Armed with $10 million that state Sen. Randy Gardner, R-Bowling Green, helped obtain for it, the Ohio EPA hopes to significantly reduce or even eliminate open lake dumping in Toledo's harbor over the next five years.
Open lake dumping in Lake Erie has been an issue for years among environmentalists.
The timetable announced by Ohio EPA Director Craig W. Butler isn't fast enough for the Ohio Environmental Council, which said it amounts to an announcement that open lake dumping will continue for another year.
"We are disappointed that yet another season of open-lake disposal of dredged materials from the Toledo Harbor is in store for Lake Erie," said Kristy Meyer, managing director for agricultural, health and clean water programs at the OEC.
"But credit the Ohio EPA for committing to more environmentally-friendly, beneficial use of dredged materials from the Toledo Harbor in the near future," she said.
Jeffrey Reutter, director of Stone Laboratory, said he's pleased by the Ohio EPA's announcement.
"It's a very good thing to do," he said. "I'm very supportive of what Ohio EPA is trying to do."
The situation with the harbor is difficult, Reutter said.
"You don't want to shut down the port, and if you don't dredge, that's what you have to do."
Butler said an agreement has been reached by Ohio EPA and the U.S. Army Corps of Engineers, the federal agency that carries out the dredging.
“This condition in the water quality certification creates a partnership between the State of Ohio and the USACE to protect the health of Lake Erie by seeking an economical and beneficial use for the dredge material to reduce and eventually eliminate open lake placement,” Butler said. “The agreement also keeps Toledo harbor and the federal shipping channel open, which is critical to the economic growth of Northwest Ohio.”
Gardner, backed by Gov. John Kasich and administration officials, obtained the $10 million in the state's new capital improvements budget.
By law, the Corps of Engineers has to use the cheapest environmentally-acceptable method for getting rid of dredged materials.
The corps contends that open lake dumping is environmentally acceptable. The state will cover the additional cost of using alternative methods, such as using dredged soil for landfill cover, fill dirt, wetlands restoration and uses on farms.

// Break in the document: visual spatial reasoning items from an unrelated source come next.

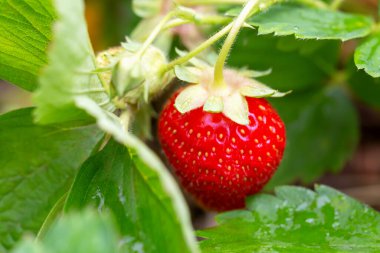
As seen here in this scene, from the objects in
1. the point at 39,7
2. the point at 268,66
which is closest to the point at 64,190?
the point at 39,7

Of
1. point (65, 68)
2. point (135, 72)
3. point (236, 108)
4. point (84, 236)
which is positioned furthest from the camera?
point (236, 108)

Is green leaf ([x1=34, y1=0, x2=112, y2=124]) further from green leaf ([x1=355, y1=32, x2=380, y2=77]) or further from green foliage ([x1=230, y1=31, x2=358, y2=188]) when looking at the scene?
green foliage ([x1=230, y1=31, x2=358, y2=188])

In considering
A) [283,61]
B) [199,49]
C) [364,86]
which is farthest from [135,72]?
[364,86]

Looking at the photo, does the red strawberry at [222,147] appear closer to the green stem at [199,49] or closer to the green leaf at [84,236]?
the green stem at [199,49]

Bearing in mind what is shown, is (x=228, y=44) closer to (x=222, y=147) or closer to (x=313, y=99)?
(x=222, y=147)

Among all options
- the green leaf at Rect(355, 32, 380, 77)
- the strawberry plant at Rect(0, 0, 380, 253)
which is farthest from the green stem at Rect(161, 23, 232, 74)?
the green leaf at Rect(355, 32, 380, 77)

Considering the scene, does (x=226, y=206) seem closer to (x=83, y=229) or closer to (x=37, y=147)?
(x=37, y=147)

Butler said he hopes to have several demonstration projects under way by the end of the current dredging season.
Reutter said the massive scale of dredging in the Toledo harbor makes the Ohio EPA's actions good news.
"The dump in the Toledo area is probably bigger than all the other dumps in the Great Lakes combined," he said, referring to open lake dumping.
He said the Corps of Engineers puts about 800,000 to 1 million cubic yards of dredged dirt back into the lake every year. Because of the amount of dirt, that puts significant amounts of phosphorus into the lake, feeding harmful algal blooms.
The dumping also makes the water of the lake dirtier and less clear, affecting creatures such as spawning fish that are on the bottom of the lake, he said.